The conversion of a [3Fe-4S] to a [4Fe-4S] cluster
was generated in fumarate reductase(49) .
It appears that the [3Fe-4S] cluster in DmsA mutants is not formed via cluster conversion but that mutagenesis of Cys-38 has altered the protein environment such that a cluster can assemble. This is supported by the lack of evidence to suggest that a fifth [4Fe-4S] cluster exists in wild-type DmsA. Reduction of the enzyme by dithionite gives only four clusters, and increasing the reduction potential of dithionite by increasing the pH did not reduce any additional clusters. Photoreduction with proflavin and EDTA did not reduce any additional centers (data not shown). No changes in the reduced EPR spectrum to indicate loss of a [4Fe-4S] cluster were visible in the Cys-38 mutant enzymes. Double integrations of the reduced and oxidized spectra of DmsA [3Fe-4S]-containing mutants gave ratios of four to one, indicating that these mutants gained an [Fe-S] cluster compared with the three to one ratio from DmsB C102 mutants, which altered one of the existing [Fe-S] clusters(31) . Extensive EPR characterization of NarGHI (also a Type II enzyme) has identified four [Fe-S] clusters ligated by four Cys groups in the electron transfer subunit (NarH), but no fifth cluster was ligated by NarG(50, 51, 52) .

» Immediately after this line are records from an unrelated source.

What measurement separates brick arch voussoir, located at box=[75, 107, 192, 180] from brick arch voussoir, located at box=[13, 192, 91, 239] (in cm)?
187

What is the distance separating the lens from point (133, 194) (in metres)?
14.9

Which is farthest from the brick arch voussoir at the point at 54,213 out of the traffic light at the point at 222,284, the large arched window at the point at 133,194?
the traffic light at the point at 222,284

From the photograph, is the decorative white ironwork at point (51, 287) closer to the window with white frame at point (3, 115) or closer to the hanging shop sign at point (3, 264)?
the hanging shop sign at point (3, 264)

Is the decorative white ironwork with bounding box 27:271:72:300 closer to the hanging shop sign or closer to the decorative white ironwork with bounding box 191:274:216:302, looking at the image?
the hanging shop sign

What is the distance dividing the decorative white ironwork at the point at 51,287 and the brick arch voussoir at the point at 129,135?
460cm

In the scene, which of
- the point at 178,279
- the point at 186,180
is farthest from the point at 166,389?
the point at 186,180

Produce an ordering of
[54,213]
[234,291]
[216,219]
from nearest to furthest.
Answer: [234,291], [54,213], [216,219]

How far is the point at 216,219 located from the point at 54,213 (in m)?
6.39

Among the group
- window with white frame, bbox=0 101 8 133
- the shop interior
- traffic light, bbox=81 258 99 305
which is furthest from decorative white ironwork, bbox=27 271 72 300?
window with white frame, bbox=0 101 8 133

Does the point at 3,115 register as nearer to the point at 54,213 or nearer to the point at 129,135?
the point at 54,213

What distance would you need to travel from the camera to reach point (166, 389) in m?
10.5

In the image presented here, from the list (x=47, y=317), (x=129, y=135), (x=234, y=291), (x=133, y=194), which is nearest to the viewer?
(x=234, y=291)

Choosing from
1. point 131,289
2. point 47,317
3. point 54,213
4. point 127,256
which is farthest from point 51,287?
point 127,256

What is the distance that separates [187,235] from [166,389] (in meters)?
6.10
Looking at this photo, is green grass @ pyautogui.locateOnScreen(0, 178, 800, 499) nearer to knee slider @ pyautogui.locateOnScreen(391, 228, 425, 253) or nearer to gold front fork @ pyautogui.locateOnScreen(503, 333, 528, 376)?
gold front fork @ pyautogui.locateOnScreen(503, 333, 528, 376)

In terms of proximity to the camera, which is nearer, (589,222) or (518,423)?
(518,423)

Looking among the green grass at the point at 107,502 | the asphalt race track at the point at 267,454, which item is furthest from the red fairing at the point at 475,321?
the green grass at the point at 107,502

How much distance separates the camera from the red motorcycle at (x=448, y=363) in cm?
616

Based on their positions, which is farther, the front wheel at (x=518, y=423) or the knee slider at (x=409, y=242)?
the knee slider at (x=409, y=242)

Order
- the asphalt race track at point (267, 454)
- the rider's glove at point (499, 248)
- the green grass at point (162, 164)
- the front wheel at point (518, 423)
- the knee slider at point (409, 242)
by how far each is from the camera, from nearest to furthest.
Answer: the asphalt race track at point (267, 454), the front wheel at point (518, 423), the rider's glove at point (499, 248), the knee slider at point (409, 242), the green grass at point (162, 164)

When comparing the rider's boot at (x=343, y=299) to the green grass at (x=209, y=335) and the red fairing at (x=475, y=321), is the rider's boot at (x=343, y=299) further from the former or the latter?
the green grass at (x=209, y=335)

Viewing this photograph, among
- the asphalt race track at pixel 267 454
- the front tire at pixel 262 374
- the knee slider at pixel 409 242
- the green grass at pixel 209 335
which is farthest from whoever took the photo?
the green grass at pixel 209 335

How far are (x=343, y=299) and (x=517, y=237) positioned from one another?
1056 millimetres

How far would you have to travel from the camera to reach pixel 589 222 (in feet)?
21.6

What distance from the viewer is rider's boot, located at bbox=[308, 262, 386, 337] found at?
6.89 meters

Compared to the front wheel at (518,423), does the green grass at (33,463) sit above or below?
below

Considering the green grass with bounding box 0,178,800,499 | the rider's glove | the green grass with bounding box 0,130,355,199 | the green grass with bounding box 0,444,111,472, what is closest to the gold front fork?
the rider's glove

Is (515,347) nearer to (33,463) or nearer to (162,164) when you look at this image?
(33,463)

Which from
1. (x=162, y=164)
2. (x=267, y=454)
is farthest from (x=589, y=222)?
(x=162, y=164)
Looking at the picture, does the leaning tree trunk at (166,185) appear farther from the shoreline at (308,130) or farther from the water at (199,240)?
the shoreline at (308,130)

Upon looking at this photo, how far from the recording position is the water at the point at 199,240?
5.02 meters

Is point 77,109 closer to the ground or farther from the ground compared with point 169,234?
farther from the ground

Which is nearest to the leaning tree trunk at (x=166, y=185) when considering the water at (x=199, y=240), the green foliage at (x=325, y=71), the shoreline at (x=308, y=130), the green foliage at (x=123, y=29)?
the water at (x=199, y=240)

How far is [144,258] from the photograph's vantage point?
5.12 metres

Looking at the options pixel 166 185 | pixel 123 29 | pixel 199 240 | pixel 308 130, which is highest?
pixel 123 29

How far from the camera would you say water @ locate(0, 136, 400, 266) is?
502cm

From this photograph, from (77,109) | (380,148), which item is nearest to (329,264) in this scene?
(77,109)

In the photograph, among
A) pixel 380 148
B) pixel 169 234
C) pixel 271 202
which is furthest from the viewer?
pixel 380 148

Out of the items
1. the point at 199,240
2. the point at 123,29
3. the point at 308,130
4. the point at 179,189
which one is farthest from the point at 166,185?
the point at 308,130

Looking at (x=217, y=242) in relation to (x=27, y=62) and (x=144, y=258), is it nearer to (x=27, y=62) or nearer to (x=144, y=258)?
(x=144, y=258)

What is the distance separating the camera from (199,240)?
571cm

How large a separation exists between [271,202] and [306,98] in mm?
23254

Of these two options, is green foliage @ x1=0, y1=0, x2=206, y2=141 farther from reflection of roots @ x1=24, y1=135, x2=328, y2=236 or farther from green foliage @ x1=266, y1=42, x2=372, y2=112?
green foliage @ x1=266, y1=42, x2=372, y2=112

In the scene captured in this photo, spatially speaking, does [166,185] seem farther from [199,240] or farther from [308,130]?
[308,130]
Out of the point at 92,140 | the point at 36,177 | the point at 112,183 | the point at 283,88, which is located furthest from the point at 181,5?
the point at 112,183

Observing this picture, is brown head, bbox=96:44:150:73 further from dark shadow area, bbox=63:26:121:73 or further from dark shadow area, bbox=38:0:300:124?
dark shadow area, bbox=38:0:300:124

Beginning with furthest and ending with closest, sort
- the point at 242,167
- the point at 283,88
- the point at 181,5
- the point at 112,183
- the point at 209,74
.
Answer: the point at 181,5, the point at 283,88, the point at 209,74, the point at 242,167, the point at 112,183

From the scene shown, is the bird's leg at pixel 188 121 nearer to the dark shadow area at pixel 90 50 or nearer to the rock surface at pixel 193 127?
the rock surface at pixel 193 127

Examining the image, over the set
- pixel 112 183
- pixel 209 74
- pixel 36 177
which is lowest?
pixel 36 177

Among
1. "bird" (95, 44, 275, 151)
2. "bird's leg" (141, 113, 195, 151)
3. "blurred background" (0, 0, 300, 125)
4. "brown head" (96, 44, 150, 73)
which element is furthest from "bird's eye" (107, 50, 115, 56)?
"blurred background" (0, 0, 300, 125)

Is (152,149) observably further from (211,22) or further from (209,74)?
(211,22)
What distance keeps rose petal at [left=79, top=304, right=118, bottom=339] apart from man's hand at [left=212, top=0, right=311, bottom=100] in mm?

The spacing of the Cys residues in DmsA was altered so the first and second Cys residues were separated by only two amino acids, but the double mutant still ligated a [3Fe-4S] cluster with a line shape similar to that of the C38S cluster. The amount of this cluster was reduced, and multiple components were present in the analysis. [3Fe-4S] clusters can be generated from [4Fe-4S] clusters that are damaged by oxidation, but EPR analysis of whole cells expressing the double mutant demonstrated that the enzyme ligated a [3Fe-4S] cluster in vivo.

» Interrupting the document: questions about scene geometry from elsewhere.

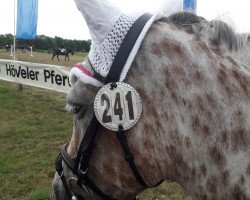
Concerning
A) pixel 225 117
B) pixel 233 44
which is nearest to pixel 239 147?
pixel 225 117

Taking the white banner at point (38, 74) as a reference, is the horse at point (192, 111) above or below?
above

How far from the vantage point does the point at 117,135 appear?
1597 mm

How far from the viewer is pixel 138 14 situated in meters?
1.63

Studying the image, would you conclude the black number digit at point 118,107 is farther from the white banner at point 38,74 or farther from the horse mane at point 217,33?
the white banner at point 38,74

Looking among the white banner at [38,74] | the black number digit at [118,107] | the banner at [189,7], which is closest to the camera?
the black number digit at [118,107]

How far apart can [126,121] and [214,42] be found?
54cm

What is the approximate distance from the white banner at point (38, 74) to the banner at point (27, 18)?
3.36 ft

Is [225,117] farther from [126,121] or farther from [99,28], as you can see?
[99,28]

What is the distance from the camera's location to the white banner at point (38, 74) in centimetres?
1034

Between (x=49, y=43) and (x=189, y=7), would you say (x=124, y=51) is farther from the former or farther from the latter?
(x=49, y=43)

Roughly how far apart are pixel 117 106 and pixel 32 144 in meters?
6.19

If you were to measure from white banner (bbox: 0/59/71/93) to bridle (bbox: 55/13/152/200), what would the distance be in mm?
8303

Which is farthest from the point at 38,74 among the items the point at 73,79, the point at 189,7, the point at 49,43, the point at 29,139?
the point at 49,43

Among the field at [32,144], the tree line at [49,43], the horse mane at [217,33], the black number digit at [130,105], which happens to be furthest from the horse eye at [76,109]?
the tree line at [49,43]
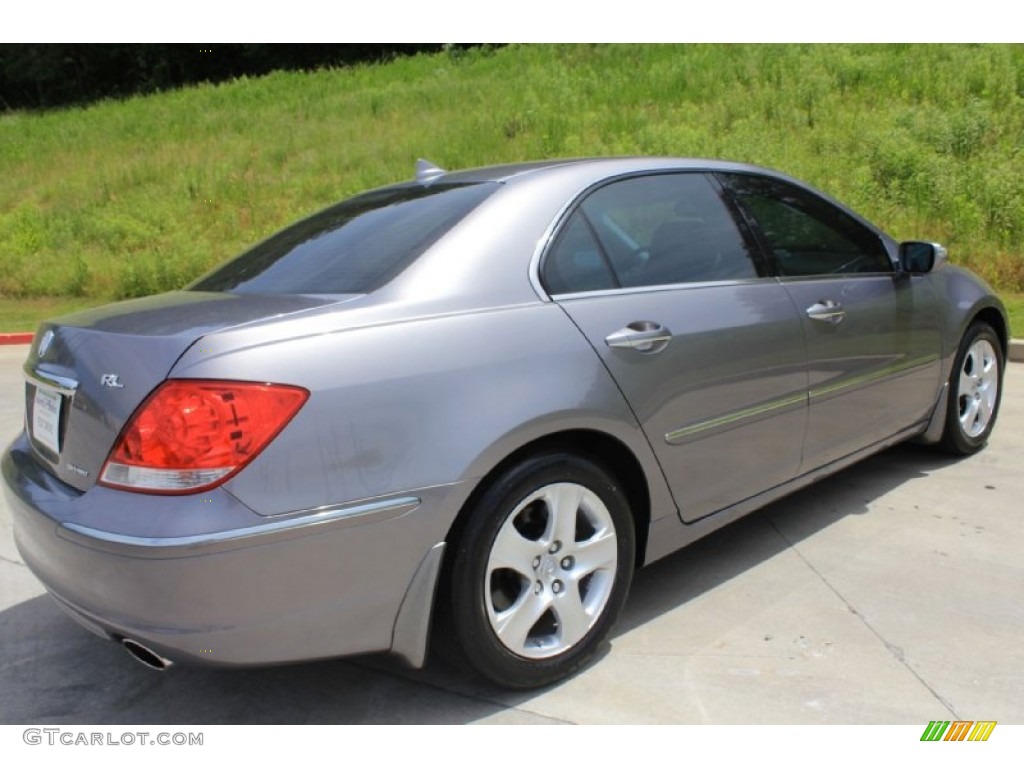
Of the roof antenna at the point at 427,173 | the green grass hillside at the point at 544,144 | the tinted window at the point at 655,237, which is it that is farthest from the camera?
the green grass hillside at the point at 544,144

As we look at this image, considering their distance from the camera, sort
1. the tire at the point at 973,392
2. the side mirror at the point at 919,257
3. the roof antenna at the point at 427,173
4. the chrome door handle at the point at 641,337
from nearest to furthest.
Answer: the chrome door handle at the point at 641,337 < the roof antenna at the point at 427,173 < the side mirror at the point at 919,257 < the tire at the point at 973,392

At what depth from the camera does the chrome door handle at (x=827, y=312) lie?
11.7 ft

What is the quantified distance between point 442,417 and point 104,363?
878mm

The natural function of the DmsA Cys group is
unknown, but it could be involved in binding some factor, perhaps a
metal ion, the loss of which may destroy function in the Cys-38 and
Cys-42 mutant enzymes. The role of Cys-38 in DmsA is unique.
Substitution of Ser or Ala for Cys should cause little perturbation of
the protein structure, indicating that the sulfhydryl of the Cys-38 is
important. In the Type I enzymes, there is an abundance of conserved
Gly residues in this region that are not conserved in the Type II
enzymes (Fig. 1). A cluster may be sterically hindered from
assembling in this region until mutation of Cys-38 disrupts normal
function and frees the Cys group to ligate an [3Fe-4S]

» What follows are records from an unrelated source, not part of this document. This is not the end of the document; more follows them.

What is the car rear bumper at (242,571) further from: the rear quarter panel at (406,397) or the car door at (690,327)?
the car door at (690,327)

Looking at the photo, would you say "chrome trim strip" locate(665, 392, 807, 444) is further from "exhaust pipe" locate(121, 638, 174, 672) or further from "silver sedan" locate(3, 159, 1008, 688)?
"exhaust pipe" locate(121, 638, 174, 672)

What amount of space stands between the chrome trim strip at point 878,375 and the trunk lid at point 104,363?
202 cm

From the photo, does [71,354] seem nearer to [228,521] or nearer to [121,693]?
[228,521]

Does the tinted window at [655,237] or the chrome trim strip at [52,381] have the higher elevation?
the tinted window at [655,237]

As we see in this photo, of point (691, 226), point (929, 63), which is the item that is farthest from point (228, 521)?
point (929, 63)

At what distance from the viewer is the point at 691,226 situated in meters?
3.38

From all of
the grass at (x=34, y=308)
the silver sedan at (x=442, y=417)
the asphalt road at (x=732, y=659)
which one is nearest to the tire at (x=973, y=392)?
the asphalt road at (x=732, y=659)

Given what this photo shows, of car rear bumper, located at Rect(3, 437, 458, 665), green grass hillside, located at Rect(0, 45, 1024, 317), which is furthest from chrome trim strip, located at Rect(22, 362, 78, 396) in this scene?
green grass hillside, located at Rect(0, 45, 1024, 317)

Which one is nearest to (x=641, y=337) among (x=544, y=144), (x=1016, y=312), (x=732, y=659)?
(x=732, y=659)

cluster. Another possible reason for the loss of function in C38S is
the presence of the [3Fe-4S] cluster. The C38S enzyme has a
block in the electron pathway between the [4Fe-4S] clusters
and Mo-MGD, where the substrate is reduced(32) . The high E of the [3Fe-4S] cluster
in C38S relative to the potentials of the Mo(VI)/(V) and Mo(V)/(IV)
couples (-75 and -90 mV,(4) ) suggests that the
[3Fe-4S] cluster may act as an ``insulating
cluster'' (28, 53) between the [4Fe-4S]
clusters and the Mo-MGD to decrease the rate of electron transfer.
We have divided the enzymes into three classes. The Type I enzymes such as NapAB, FdhF, and perhaps the other members of this type are likely to have a [4Fe-4S] cluster located in their amino terminus. The Type II enzymes, DmsABC, and the two E. coli nitrate reductases have a Cys region, but they are not likely to ligate an [Fe-S]. The Type III enzymes lack this region altogether, and neither TorA or BisC have been suggested to contain [Fe-S] clusters. This region in DmsA is likely a degenerate Cys group that has lost [Fe-S] binding capability upon evolution of the enzyme, although in DmsA the Cys group retains an essential role in electron transfer, perhaps interacting with the Mo-MGD.